Un affrontement où Napoléon s’avéra incapable de battre successivement ses adversaires. Entre ces deux amères défaites, le trop méconnu congrès de Prague, “congrès de dupes” où Napoléon fit à peine semblant de négocier avec ses interlocuteurs, les représentants des grandes puissances, soumises parce que battues, revanchardes parce qu’humiliées.
Au centre de ce jeu diplomatique qui structure toute l’année 1813, dans lequel entrent les Etats alliés de la Confédération germanique placés devant un choix terrible — tiraillés entre fidélité et désir de souveraineté — se trouve l’Autriche.

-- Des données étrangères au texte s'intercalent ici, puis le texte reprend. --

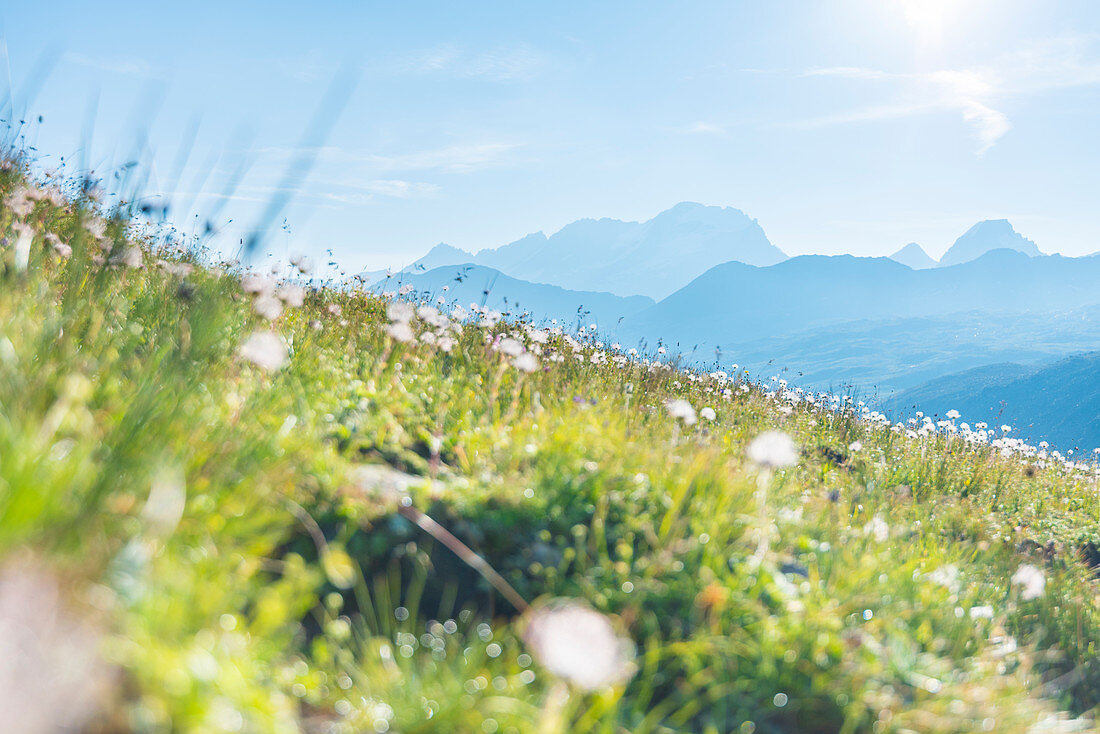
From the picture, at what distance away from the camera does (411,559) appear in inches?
115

C’est-à-dire l’empereur François bien sûr, beau-père du Corse, dont la décision de rejoindre la coalition ennemie fit basculer tout l’édifice français, mais aussi et surtout Metternich, dont Charles-Eloi Vial trace un portrait absolument fascinant.
Ensuite, loin de toute cette hagiographie sous-jacente à bien des études napoléoniennes, Charles-Eloi Vial met en cause directement Napoléon, dont il fait le principal artisan de sa propre chute. Au cœur de 1813 se trouve en effet cette possibilité qu’avait le vainqueur d’Austerlitz de signer cette paix avec les Alliés que bien des hommes de son entourage, à commencer par Caulaincourt, lui suppliaient de signer. Laquelle paix aurait préservé l’Empire et une bonne partie de ses conquêtes, au nom de cet équilibre si cher à Metternich.
Or, précisément, cette notion d’équilibre n’appartenait pas à l’univers mental de Napoléon qui ne comprenait que le rapport de force, la paix imposée par la victoire des armes. une victoire totale pour une guerre déjà totalisante. Il inversait en fait le schéma de Clausewitz à son avantage. Alors même que sa propre armée, ses officiers si fidèles et la majorité du peuple français n’en pouvaient plus de cette gloire des champs de bataille et aspiraient à la paix.
Cette terrible mécanique, dans laquelle un Napoléon en réalité épuisé et fermé, ivre de sa propre gloire, s’était lui-même enfermé, est magistralement décrite par Charles-Eloi Vial.
frederic le moal
Charles-Eloi Vial, Sauver l’Empire. 1813 : la fin de l’Europe napoléonienne, Perrin, février 2023, 416 p. — 25,00 €.